The report noted that 60 percent of women housed in jails lacked full-time employment prior to their arrest compared to 40 percent of men. Nearly half of all single Black and Latina women have zero or negative net wealth, “Overlooked” authors said.

This means that costs associated with their arrest and release—such as nonrefundable fees charged by bail bond companies and electronic monitoring fees incurred by women released on pretrial supervision—coupled with cash bail, can devastate women and their families, trapping them in jail or even leading them back to correctional institutions following their release.

For example, the authors noted that 36 percent of women detained in a pretrial unit in Massachusetts in 2012 were there because they could not afford bail amounts of less than $500.

The “Overlooked” report highlighted that women in jails are more likely to be mothers, usually leading single-parent households and ultimately facing serious threats to their parental rights.

“That stress affects the entire family and community,” Swavola said.

Citing a Corrections Today study focused on Cook County, Illinois, the authors said incarcerated women with children in foster care were less likely to be reunited with their children than non-incarcerated women with children in foster care.

The sexual abuse and mental health issues faced by women in jails often contribute to further trauma, the authors noted, because women are subjected to body searches and supervision from male prison employees.

“Their experience hurts their prospects of recovering from that,” Swavola said.

And the way survivors might respond to perceived sexual threats—by fighting or attempting to escape—can lead to punishment, especially when jail leaders cannot detect or properly respond to trauma, Swavola and her peers said.

The authors recommend jurisdictions develop gender-responsive policies and other solutions that can help keep women out of jails.

In New York City, police take people arrested for certain non-felony offenses to a precinct, where they receive a desk appearance ticket, or DAT, along with instructions “to appear in court at a later date rather than remaining in custody.”

Andrea James, founder of Families for Justice As Healing and a leader within the National Council For Incarcerated and Formerly Incarcerated Women and Girls, said in an interview with Rewire that solutions must go beyond allowing women to escape police custody and return home to communities that are often fragmented, unhealthy, and dangerous.
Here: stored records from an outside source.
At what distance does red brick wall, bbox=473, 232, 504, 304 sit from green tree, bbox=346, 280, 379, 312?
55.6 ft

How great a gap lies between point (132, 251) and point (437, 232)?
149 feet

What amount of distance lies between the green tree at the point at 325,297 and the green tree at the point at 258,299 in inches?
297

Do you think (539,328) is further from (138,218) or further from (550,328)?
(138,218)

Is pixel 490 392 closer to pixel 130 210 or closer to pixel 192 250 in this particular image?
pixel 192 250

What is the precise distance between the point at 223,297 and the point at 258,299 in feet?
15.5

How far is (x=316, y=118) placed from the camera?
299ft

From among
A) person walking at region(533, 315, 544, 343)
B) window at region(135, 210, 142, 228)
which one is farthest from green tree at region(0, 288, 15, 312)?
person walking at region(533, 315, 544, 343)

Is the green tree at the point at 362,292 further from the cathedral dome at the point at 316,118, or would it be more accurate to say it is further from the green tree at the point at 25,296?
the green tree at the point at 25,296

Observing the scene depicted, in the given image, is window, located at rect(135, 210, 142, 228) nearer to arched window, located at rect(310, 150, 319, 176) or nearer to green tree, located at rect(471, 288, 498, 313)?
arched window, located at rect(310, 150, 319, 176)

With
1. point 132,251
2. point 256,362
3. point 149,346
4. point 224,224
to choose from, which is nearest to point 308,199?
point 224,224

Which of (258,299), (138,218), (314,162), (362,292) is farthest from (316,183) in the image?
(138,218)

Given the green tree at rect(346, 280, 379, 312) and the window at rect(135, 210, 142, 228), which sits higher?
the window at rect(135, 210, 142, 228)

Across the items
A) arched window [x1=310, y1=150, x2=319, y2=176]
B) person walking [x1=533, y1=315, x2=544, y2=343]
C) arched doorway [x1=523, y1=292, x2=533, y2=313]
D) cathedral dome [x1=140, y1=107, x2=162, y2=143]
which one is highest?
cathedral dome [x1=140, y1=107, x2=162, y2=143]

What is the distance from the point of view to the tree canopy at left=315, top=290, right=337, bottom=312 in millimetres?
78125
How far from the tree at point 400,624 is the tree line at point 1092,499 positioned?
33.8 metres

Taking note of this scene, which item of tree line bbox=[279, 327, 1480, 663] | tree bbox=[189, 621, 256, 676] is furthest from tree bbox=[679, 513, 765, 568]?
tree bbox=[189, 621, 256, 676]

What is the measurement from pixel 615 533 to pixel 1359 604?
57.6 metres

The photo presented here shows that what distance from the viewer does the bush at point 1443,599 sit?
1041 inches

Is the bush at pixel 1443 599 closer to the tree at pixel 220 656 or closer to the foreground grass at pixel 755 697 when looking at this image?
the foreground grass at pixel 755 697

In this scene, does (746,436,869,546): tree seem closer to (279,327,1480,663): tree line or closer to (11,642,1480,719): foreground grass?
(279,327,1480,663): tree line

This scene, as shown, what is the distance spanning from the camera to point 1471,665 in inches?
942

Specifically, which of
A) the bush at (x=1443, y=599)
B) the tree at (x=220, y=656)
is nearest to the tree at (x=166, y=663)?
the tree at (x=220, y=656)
Underserved women, James said, need access to healing, transformative environments. She cited as an example the Brookview House, which helps women overcome addiction, untreated trauma, and homelessness.

James, who has advocated against the criminalization of drug use and prostitution, as well as the injustices faced by those in poverty, said the problem of jail misuse could benefit from the insight of real experts on the issue: women and girls who have been incarcerated.

These women and youth, she said, could help researchers better understand the “experiences that brought them to the bunk.”